Seine Hände legten sich um die Hälse, und im nächsten Augenblick rollten die abgerissenen Köpfe über den Boden. Die verbliebenen drei Diener fielen mit aufgeschlitzten Kehlen nieder, während der Upir scheinbar nur an ihnen vorbeiging und die Arme unglaublich schnell bewegte. Unvermittelt stand er vor Vladimir.
In einem Reflex stach der Diener zu, aber Marek wich dem Säbel aus, hielt ihn auf der ungeschliffenen Seite fest und zerschmetterte die Klinge mit einem brachialen Hieb der anderen Hand.
Vladimir ließ die zerstörte Waffe fallen und wollte nach dem Dolch greifen, aber der Upir kam ihm zuvor. Die geballte Faust traf genau den Adamsapfel und zertrümmerte seine Kehle; würgend und keuchend brach der Diener zusammen.

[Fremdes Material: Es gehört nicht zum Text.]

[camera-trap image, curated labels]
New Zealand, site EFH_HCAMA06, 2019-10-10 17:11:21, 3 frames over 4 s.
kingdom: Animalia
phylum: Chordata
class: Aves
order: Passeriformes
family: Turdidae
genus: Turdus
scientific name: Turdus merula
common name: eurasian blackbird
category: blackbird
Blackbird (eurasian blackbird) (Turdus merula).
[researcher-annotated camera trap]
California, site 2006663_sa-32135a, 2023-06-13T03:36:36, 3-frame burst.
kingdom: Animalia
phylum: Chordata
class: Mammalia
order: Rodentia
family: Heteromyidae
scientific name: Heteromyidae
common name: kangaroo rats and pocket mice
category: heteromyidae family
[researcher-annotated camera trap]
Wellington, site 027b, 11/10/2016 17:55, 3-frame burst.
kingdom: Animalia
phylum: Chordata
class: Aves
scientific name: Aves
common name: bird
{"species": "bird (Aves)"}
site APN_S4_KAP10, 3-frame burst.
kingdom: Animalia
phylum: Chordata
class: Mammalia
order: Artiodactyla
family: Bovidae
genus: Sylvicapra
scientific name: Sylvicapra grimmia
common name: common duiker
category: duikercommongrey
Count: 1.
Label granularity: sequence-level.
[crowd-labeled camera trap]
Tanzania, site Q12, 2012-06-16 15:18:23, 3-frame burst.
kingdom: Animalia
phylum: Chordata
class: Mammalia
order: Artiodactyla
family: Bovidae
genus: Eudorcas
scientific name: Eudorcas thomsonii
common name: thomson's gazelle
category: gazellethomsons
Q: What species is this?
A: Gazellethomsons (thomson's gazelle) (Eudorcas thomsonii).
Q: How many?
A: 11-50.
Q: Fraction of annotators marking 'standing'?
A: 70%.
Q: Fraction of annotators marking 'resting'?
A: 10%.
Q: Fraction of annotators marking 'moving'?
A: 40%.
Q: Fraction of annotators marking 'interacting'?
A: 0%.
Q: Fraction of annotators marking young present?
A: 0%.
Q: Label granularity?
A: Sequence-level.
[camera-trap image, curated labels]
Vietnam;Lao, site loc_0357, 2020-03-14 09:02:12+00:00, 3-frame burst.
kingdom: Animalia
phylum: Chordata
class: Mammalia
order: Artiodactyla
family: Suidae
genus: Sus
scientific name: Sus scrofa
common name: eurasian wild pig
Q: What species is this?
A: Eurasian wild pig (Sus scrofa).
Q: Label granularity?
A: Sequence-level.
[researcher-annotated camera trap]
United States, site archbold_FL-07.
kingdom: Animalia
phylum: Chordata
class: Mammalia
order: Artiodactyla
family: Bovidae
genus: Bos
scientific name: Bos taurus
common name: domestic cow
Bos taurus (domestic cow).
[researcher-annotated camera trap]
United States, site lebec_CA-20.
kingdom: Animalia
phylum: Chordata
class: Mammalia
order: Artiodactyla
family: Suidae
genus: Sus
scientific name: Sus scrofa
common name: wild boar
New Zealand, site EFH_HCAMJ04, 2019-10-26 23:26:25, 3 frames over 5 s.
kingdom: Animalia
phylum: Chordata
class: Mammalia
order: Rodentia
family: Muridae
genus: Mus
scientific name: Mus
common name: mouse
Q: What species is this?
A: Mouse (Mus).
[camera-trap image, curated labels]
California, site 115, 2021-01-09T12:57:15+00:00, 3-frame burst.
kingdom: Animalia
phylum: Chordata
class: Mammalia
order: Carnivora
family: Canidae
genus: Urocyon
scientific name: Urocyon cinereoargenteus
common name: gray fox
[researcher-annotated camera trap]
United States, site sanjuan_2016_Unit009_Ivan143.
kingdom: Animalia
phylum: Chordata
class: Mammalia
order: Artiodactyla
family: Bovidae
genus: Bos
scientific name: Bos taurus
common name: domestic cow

Marek beugte sich zu Scylla hinunter und begutachtete die Verwundungen, die sie erhalten hatte. »Es sieht übel aus, doch es wird wieder«, sprach er sanft und setzte sich neben sie. Er packte Vladimirs Bein und zog den Erstickenden zu sich. »Du wirst viel Blut benötigen, damit du zu Kräften kommst.« Mit den Fingernägeln öffnete er Vladimirs Halsschlagader und hielt sie Scylla hin, die sofort gierig zu trinken begann. »Danach wirst du das Geld deines Mannes an dich nehmen, das Schlossin Brand stecken und zur Mühle zurückkehren, in der dein Vater einst lebte. Erkunde all ihre Geheimnisse, hörst du? Durchsuche jeden Winkel! Denn es gibt darin eine Kostbarkeit. Ein unvorstellbar hohes Gut.«
Er stand auf, hob sie an und trug sie zurück ins Schlafzimmer. Mit einem einzigen geschickten Tritt beförderte er die schwere Chaiselongue unter den Baldachin, um sie dort zu betten; danach plazierte er die Toten um sie herum.